- **Exercise goal**:
Copy the records from the line containing "What is the extent" through the end of the records, replacing "candidates" with "options" and changing nothing else.

[Source records]
• • •

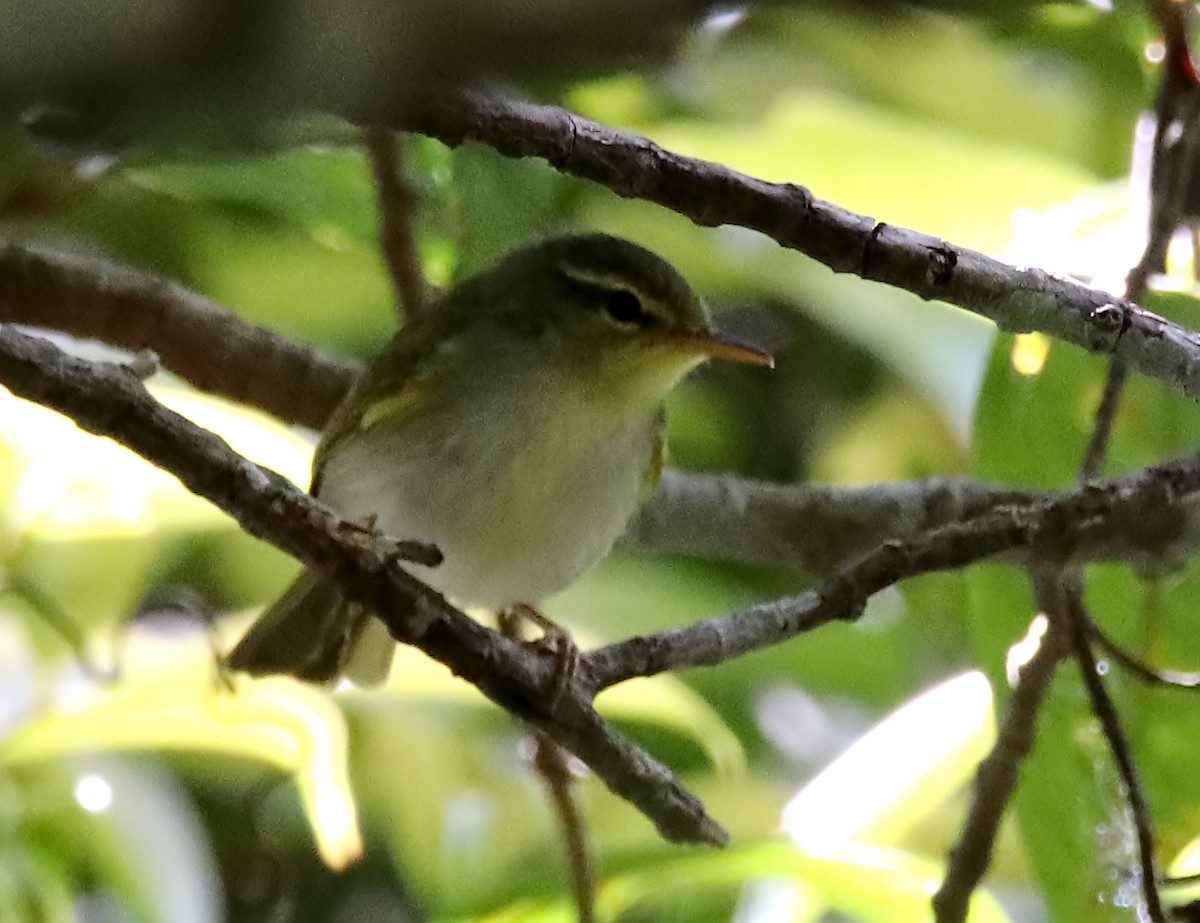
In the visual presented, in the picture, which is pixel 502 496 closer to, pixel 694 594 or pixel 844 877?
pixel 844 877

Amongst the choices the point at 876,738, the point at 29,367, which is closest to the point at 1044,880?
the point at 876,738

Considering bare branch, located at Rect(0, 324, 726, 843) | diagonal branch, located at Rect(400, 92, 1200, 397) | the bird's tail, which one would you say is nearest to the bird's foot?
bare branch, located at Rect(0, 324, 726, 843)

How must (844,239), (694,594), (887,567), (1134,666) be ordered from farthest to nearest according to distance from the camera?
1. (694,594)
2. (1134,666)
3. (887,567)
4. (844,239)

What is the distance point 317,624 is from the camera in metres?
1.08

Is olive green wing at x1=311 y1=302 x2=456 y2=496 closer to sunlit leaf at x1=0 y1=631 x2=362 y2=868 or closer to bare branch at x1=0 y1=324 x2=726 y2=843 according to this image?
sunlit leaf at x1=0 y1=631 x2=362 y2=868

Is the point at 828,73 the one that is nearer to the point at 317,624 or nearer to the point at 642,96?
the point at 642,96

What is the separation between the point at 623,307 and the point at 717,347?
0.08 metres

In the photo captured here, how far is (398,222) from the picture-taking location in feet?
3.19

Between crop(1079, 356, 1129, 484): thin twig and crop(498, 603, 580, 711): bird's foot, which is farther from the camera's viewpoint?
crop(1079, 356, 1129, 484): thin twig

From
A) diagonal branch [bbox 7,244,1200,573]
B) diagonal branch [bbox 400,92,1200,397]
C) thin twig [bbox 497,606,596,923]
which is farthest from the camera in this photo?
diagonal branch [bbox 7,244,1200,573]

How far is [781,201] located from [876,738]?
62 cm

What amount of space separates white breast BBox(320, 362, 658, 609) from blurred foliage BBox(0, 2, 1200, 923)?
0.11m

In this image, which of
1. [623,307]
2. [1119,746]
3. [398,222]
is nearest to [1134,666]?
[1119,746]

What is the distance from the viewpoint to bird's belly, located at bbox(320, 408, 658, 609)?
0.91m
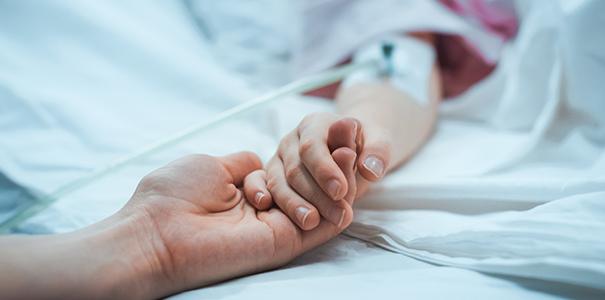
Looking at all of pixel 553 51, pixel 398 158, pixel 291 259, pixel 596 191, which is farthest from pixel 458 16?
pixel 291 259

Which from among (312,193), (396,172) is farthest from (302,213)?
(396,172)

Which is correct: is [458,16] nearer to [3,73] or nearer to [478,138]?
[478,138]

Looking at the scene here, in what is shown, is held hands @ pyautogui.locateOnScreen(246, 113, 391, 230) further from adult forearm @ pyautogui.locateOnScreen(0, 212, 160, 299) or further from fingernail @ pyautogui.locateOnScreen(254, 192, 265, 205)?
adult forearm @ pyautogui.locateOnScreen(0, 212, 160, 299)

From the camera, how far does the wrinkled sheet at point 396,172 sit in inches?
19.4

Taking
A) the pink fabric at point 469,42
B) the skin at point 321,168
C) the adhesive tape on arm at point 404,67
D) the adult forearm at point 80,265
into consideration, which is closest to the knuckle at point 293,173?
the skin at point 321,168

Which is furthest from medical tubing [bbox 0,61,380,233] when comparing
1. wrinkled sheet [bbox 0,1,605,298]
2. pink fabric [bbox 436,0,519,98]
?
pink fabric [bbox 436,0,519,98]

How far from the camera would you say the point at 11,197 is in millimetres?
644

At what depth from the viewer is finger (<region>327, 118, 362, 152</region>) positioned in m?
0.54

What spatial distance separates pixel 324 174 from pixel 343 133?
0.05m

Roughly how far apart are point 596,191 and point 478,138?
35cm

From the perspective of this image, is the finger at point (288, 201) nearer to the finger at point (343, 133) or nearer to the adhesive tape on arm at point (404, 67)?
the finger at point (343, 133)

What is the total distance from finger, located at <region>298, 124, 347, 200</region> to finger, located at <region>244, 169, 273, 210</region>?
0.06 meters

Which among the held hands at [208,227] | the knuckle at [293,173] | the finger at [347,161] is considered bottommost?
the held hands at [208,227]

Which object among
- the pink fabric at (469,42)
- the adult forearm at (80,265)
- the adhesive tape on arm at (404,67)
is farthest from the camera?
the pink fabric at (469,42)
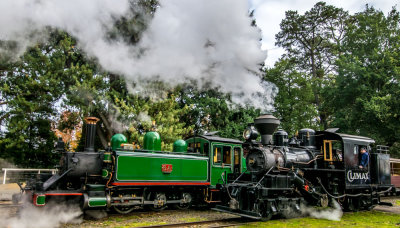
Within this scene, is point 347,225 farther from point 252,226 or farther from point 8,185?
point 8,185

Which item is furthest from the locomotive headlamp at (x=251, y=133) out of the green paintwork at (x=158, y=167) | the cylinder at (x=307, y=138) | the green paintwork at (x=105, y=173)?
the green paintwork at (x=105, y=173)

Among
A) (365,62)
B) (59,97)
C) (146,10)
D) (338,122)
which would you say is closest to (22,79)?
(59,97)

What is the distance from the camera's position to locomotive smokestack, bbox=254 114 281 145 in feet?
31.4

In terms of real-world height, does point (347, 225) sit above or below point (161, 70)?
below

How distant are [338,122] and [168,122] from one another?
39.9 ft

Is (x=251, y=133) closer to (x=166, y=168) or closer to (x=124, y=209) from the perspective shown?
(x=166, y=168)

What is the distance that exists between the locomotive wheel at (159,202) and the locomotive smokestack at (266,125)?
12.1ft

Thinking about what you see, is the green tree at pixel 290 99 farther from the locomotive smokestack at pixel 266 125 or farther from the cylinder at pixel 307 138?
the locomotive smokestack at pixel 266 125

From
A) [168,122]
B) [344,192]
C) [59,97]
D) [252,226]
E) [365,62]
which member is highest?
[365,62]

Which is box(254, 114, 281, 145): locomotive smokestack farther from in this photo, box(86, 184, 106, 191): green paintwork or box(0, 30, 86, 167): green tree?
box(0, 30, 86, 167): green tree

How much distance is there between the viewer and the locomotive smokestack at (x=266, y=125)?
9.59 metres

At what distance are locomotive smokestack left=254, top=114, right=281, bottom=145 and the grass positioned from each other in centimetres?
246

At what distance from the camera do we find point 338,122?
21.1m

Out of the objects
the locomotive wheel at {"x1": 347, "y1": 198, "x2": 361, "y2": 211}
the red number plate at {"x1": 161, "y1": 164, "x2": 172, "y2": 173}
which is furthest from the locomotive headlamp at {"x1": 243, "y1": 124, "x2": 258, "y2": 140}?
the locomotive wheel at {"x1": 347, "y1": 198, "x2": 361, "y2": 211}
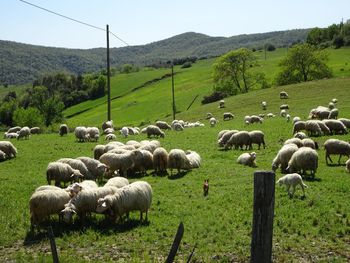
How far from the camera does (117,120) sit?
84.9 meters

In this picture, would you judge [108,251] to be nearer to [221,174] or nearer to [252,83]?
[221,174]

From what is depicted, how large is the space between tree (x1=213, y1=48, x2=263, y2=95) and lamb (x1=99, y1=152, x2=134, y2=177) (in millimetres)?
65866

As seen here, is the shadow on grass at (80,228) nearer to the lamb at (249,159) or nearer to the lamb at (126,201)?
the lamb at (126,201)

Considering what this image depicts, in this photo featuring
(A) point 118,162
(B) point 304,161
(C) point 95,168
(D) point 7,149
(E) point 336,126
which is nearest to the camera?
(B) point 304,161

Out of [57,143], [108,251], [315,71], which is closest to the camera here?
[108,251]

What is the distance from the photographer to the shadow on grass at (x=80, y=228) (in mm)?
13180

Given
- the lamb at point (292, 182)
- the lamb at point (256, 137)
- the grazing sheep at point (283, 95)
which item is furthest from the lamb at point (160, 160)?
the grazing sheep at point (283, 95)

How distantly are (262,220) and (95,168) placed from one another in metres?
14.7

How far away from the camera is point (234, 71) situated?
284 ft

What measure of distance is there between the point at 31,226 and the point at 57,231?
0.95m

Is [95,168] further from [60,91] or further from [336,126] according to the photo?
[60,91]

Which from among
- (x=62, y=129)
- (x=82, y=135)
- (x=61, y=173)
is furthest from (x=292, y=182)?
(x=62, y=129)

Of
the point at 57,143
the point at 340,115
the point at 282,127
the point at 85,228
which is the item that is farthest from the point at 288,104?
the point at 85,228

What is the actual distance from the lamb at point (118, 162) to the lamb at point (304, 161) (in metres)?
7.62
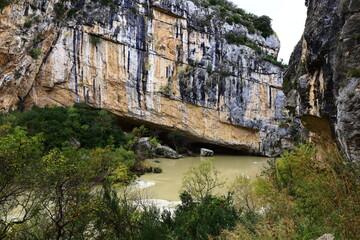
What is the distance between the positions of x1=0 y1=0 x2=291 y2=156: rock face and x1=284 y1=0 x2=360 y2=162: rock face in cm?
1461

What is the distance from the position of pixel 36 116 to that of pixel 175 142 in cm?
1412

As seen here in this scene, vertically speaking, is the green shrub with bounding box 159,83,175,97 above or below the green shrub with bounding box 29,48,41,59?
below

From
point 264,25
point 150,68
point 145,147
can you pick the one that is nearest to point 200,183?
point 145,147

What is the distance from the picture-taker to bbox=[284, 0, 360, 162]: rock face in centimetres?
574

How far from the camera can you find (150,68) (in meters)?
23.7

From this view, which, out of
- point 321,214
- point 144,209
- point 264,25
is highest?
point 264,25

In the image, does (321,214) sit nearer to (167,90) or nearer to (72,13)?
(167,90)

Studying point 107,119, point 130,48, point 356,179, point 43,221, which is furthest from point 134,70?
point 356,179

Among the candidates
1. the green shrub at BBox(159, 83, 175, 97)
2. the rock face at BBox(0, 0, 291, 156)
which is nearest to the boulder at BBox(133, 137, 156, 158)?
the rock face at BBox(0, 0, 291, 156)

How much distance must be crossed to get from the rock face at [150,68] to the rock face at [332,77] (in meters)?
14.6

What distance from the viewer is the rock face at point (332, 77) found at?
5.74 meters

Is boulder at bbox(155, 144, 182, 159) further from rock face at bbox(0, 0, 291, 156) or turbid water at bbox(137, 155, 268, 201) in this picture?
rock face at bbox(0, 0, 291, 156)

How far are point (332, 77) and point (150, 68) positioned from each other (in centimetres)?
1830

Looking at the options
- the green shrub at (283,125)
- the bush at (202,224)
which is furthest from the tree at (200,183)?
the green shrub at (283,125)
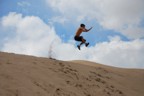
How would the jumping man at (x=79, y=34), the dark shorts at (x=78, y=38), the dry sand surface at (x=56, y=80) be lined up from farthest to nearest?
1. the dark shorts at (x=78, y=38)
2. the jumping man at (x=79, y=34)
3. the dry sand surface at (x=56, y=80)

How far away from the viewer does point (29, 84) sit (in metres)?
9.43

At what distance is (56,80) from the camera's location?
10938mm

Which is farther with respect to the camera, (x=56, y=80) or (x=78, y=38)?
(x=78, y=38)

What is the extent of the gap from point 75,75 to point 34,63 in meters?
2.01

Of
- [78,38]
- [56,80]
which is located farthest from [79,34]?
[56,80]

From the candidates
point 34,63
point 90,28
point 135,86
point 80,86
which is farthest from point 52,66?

• • •

- **Exercise output**:
What is the extent of the gap from point 75,75 to point 34,63 in meters?
2.01

Of
- [78,38]
- [56,80]
which is located farthest from [79,34]?
[56,80]

From the options
point 34,63
point 90,28
point 135,86
point 80,86
which is farthest from point 52,66?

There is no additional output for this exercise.